À propos d'une aporie : l'instrumentalisation, à la fois immorale et nécessaire


Si l'on est humaniste, l'on considère l'être humain comme une fin et non comme un moyen (pour paraphraser Kant), autrement dit, l'on pense qu'il n'est pas éthique d'utiliser l'être humain comme un moyen pour arriver à ses fins, donc l'on s'oppose à tout instrumentalisme. Cela implique un grand nombre de refus. L'on refuse que l'être humain doive travailler pour survivre : si l'être humain est inconditionnellement digne, alors il mérite de bien vivre même s'il ne sert pas la société. L'on refuse toute pensée religieuse : dans notre perspective, il serait immoral que l'être humain soit l'instrument du plan de Dieu. Plus généralement, l'on refuse que l'être humain serve quoi que ce soit, qu'il s'agisse des autres, d'une institution, de l'État, de la société, de la patrie ou de Dieu.
•••••
CONSIGNE —
Répondez aux questions suivantes à partir de l'extrait sur l'instrumentalisation.
(a) Quel philosophe l'extrait paraphrase-t-il pour définir la position humaniste ?
(b) Selon l'extrait, que mérite l'être humain même s'il ne sert pas la société ?
(c) Pour quelle raison l'extrait refuse-t-il toute pensée religieuse ?

MATÉRIEL FOURNI —
•••••
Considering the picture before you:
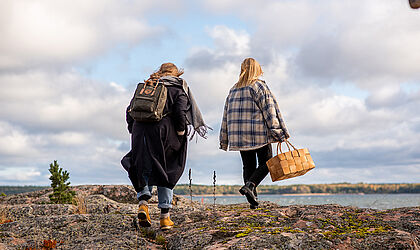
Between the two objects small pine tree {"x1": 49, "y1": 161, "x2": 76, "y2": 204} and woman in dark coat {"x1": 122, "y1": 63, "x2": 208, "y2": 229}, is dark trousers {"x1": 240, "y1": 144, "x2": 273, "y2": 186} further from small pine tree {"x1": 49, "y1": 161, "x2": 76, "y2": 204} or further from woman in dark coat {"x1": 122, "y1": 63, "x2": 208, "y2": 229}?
small pine tree {"x1": 49, "y1": 161, "x2": 76, "y2": 204}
•••••
RÉPONSE —
(a) L'extrait paraphrase Kant.
(b) L'être humain mérite de bien vivre, puisqu'il est inconditionnellement digne.
(c) Il serait immoral que l'être humain soit l'instrument du plan de Dieu.